Court Sides with Plaintiff in Search Term Dispute of Electronic Data
Most Agreed Orders regarding electronically stored information (ESI) state that the parties shall agree upon search terms to produce relevant data. However, obtaining an agreement on search terms is sometimes easier said than done in contentious litigation.
In The Shaw Group Inc. v. Zurich American Insurance Company, et al., Civil Action No. 12-257-JJB-RLB (M.D.La., September 3, 2014), Plaintiff sued defendant, its insurance carrier, for breach of contract and bad faith. By Agreed Protective Order dated September 25, 2013, the parties were to come up with a list of search terms of Plaintiff’s database for the ESI production. On December 10, 2013, Defendant served a Request for Production for plaintiff ESI.

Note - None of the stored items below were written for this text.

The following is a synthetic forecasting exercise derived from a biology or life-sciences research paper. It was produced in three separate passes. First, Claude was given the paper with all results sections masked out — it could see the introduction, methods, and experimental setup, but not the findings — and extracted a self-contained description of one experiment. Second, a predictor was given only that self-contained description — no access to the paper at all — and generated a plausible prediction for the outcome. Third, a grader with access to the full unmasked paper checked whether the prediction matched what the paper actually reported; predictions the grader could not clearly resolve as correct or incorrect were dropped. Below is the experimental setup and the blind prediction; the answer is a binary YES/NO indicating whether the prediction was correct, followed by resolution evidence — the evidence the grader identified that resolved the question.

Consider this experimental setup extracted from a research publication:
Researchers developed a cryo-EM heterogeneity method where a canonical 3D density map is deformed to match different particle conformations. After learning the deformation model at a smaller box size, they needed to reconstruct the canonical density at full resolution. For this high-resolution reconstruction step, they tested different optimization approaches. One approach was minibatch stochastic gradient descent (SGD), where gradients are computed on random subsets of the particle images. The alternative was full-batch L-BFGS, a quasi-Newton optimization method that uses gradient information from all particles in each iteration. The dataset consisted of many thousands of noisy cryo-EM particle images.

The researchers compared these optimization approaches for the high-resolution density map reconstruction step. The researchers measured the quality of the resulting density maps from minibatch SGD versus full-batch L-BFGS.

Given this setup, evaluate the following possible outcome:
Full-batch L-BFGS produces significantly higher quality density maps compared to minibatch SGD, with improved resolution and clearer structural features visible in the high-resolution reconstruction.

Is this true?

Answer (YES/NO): YES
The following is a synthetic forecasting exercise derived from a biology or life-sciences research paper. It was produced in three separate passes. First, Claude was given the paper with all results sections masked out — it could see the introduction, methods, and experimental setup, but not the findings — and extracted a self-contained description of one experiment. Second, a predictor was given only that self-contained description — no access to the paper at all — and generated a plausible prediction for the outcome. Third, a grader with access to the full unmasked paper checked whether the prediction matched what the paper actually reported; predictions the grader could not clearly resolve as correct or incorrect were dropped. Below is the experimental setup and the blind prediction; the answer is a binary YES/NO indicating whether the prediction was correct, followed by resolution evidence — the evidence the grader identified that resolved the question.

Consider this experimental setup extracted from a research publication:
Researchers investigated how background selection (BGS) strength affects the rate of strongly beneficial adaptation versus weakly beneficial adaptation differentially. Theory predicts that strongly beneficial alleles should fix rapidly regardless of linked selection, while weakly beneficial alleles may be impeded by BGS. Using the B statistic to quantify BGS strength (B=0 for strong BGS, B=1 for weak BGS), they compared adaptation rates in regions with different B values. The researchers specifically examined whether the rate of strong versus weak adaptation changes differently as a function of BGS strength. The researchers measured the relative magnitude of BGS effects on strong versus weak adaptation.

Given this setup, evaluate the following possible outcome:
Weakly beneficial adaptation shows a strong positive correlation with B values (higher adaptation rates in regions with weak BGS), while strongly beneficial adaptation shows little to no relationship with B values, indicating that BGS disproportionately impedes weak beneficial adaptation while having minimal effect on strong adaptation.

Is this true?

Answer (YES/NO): YES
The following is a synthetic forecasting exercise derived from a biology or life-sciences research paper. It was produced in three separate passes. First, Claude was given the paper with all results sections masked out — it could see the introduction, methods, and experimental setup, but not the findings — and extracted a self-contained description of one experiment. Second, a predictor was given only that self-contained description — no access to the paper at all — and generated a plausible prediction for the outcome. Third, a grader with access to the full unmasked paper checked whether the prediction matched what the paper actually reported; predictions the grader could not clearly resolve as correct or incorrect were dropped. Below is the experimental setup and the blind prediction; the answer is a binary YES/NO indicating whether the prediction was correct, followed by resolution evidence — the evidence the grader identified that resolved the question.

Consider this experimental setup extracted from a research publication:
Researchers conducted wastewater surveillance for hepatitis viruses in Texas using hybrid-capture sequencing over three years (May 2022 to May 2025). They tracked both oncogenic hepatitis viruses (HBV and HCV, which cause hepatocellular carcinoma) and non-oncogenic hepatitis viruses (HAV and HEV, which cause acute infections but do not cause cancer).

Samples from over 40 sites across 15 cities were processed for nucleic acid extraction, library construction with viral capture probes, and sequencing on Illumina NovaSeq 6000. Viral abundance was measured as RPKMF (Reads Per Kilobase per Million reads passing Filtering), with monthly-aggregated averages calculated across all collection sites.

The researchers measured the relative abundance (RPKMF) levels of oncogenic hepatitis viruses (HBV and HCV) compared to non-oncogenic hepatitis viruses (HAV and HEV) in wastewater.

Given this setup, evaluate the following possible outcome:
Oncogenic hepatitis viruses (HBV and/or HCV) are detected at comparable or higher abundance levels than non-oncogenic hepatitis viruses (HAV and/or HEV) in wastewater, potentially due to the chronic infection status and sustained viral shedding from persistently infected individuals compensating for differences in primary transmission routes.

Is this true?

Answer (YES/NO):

On January 24, 2014, Defendant sent a proposed list of search terms for five custodians. The list of 90 search terms included the names of entities of the underlying insurance claim lawsuit and included broad terms such as settlement, settle, mediation, mediator, claims, defense, deductible, attorney fees, etc. as just a few examples. Plaintiff objected to these terms as overly broad and unreasonable, claiming that such terms would generate 103,202 emails with 20,000 attachments. The estimated time and cost of review would be 10-14 weeks at $550,000 to $650,000.
Plaintiff suggested its own list of 28 search terms, including all the insurance policy numbers and names of the excess insurers, which was based on prior search terms used in the underlying case’s subrogation litigation. Defendant refused to alter its proposed search terms and filed a Motion to Compel on July 7, 2014, only four days before the discovery deadline. Plaintiff responded with a Motion for Protective Order to use its own proposed search terms.
The court first chastised Defendant for filing a Motion to Compel late and so close to discovery closing. The court also noted that failing to reach an agreement on search terms did not relieve Plaintiff from fulfilling its discovery obligations by the deadline. However, in resolving the search term dispute, the court agreed Defendant’s proposed terms were unreasonable. The court found Plaintiff’s terms were more appropriately tailored to produce relevant ESI and less likely to produce irrelevant documents. Therefore, Plaintiff was ordered to produce the ESI using their own suggested search terms.